--- Written request ---
Gather every line in the records below that contains the word "drooping". Case matters.
#### Data lines ####
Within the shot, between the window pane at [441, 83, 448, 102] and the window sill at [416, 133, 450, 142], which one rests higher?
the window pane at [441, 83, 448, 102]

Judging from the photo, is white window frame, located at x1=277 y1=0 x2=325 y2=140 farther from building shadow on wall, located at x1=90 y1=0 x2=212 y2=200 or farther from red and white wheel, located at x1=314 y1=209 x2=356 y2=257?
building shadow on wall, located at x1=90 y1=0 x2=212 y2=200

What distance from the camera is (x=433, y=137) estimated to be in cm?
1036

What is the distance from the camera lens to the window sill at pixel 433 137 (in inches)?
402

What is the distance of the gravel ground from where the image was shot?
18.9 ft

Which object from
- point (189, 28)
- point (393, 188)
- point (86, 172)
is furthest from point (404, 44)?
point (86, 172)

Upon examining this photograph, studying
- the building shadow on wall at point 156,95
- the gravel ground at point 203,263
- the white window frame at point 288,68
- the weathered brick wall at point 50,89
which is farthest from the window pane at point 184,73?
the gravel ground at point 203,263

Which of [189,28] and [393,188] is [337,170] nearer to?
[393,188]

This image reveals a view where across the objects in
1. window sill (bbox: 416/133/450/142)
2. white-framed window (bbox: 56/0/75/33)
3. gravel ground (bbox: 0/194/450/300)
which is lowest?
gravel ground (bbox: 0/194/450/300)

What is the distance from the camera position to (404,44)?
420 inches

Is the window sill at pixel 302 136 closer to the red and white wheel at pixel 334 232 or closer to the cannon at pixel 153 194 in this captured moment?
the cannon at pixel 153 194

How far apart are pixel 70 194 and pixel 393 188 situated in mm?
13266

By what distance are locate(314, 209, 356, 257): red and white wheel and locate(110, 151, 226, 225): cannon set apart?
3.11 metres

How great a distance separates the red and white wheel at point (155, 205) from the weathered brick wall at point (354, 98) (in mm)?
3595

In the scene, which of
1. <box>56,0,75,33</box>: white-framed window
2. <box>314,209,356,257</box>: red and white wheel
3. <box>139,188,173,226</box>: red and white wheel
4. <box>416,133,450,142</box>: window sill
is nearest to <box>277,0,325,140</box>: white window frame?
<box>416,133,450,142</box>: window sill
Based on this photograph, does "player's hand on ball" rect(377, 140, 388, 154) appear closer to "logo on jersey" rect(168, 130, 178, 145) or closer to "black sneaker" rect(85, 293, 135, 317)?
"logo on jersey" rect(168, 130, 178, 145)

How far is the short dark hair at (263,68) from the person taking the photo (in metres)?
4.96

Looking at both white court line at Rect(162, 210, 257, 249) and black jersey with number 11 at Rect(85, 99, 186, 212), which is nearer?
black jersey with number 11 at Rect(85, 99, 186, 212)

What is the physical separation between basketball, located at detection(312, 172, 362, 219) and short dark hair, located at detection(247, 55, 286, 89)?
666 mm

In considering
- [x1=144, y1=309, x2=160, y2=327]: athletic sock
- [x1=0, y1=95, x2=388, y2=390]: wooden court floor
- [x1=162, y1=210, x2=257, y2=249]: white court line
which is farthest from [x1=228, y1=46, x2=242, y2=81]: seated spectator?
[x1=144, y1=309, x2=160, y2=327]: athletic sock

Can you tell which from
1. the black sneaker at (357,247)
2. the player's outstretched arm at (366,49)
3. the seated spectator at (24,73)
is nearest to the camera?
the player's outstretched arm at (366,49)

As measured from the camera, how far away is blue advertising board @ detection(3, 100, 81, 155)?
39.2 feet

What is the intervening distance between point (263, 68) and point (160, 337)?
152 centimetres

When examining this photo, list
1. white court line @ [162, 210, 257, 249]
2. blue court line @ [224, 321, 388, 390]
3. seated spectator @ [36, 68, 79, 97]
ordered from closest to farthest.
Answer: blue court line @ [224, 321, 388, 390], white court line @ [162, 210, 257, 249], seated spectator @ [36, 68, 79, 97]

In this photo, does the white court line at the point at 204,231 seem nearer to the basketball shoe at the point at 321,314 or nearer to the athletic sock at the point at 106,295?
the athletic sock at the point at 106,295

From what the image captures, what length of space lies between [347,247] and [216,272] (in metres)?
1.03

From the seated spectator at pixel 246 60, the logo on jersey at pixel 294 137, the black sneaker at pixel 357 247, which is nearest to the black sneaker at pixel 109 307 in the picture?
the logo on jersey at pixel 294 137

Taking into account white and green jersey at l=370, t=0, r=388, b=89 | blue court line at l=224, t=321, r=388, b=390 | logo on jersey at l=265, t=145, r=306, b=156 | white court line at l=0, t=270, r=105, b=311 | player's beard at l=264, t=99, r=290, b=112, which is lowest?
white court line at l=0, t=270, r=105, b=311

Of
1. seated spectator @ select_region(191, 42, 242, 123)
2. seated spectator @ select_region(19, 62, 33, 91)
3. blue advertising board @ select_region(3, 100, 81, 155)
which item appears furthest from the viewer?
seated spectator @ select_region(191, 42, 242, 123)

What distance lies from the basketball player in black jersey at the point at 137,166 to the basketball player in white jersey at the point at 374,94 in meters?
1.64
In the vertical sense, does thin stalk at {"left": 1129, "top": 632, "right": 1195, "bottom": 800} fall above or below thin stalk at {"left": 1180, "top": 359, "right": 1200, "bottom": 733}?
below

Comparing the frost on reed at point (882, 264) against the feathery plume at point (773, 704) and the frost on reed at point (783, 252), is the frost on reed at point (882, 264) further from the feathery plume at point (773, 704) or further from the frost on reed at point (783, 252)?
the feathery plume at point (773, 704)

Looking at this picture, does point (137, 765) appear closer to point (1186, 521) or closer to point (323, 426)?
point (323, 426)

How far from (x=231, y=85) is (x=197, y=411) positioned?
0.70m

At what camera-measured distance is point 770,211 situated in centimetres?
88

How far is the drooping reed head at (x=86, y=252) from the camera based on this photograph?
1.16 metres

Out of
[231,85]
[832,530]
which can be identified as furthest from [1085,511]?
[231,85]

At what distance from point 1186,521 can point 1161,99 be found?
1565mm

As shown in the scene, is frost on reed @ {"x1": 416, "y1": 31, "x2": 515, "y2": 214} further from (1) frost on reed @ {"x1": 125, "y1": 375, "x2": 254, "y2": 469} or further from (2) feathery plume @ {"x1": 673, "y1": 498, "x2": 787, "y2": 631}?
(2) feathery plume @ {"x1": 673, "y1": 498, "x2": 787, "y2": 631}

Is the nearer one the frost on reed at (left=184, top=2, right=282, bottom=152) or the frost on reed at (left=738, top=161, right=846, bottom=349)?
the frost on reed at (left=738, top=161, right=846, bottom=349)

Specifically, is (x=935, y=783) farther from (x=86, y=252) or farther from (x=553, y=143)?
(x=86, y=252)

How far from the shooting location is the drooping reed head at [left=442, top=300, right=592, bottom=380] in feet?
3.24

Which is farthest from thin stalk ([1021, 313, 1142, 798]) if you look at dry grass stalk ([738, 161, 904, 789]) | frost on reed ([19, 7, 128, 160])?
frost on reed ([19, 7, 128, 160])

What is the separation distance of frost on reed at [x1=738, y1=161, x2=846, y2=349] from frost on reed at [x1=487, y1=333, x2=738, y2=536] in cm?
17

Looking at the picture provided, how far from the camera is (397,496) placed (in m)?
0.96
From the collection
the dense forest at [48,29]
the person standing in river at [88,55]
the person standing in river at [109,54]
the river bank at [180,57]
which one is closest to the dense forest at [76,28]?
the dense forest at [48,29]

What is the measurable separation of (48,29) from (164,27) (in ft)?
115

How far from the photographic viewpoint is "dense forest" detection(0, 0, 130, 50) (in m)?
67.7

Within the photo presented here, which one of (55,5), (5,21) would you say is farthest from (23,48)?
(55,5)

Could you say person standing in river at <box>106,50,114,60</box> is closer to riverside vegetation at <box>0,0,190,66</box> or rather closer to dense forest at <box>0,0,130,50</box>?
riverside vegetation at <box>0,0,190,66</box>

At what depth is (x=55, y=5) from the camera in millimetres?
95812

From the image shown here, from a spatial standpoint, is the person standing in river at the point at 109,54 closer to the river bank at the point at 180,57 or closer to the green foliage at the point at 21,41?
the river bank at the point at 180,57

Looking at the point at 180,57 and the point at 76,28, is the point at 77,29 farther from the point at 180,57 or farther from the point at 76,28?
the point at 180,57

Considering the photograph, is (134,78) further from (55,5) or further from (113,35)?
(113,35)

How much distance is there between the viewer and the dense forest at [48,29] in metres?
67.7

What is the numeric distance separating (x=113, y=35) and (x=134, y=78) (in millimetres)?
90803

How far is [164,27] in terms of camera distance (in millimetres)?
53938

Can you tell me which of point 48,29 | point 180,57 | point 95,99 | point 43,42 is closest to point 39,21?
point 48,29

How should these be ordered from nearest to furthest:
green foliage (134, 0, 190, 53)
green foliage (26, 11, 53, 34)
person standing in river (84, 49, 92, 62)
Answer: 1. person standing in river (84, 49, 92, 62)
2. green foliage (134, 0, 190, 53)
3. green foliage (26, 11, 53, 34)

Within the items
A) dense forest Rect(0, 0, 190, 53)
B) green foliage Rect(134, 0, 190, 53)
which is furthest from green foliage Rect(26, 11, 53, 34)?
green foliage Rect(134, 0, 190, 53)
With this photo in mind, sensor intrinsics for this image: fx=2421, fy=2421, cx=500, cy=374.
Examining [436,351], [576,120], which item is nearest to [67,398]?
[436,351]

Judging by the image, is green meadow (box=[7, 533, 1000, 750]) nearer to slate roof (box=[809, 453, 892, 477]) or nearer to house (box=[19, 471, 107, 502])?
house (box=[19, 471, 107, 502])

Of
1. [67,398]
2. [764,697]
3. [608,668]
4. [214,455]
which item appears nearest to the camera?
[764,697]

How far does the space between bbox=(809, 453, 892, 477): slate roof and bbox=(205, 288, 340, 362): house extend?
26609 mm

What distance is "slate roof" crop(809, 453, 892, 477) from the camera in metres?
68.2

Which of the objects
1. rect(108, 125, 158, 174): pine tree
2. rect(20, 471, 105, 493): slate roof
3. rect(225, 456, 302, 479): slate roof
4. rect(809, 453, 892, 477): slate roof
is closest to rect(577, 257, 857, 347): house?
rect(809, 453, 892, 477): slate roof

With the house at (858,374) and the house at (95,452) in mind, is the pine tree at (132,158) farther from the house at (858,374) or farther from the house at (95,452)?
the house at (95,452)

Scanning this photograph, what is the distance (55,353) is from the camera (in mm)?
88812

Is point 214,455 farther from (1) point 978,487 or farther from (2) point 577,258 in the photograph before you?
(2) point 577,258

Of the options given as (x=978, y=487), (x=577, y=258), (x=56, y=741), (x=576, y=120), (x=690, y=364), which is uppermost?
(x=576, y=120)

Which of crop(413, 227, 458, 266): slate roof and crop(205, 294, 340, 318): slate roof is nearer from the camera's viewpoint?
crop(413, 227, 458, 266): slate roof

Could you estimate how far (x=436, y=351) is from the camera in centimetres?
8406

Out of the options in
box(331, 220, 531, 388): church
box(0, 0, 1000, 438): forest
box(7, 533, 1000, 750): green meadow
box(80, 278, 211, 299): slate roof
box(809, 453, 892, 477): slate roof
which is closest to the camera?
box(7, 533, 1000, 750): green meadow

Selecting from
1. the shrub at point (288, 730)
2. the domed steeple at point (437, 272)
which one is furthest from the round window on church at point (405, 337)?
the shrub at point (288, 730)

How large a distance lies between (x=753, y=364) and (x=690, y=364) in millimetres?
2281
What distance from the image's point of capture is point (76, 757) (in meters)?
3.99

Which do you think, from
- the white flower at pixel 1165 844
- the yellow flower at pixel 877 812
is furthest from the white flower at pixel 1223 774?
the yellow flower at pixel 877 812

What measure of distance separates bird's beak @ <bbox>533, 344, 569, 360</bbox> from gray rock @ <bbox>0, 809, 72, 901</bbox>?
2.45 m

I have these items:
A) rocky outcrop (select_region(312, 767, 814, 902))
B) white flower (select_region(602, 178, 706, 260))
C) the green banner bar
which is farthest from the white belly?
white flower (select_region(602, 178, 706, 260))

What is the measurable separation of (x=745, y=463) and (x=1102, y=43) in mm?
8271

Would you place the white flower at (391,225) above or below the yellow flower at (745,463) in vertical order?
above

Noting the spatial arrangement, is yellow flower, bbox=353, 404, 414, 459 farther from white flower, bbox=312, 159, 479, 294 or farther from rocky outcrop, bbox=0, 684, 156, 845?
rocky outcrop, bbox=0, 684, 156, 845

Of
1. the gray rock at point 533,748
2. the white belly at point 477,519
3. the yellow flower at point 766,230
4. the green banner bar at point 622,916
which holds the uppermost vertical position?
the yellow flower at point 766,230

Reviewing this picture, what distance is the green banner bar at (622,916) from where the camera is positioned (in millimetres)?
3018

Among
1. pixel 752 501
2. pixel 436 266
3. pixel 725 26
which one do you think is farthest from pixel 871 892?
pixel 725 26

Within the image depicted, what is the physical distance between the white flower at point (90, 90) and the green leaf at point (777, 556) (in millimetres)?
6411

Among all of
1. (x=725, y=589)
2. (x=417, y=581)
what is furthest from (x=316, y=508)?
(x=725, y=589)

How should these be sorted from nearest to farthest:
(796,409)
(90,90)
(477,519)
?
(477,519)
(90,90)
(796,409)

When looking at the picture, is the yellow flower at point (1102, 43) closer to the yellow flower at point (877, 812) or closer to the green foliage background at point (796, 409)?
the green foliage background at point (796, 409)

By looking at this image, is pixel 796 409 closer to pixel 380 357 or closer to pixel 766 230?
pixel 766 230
####
--- Completed task ---
How far is the drooping reed head at (x=86, y=252) from the camera based on this photograph?
How far from the shooting location is the drooping reed head at [left=442, top=300, right=592, bottom=380] in feet?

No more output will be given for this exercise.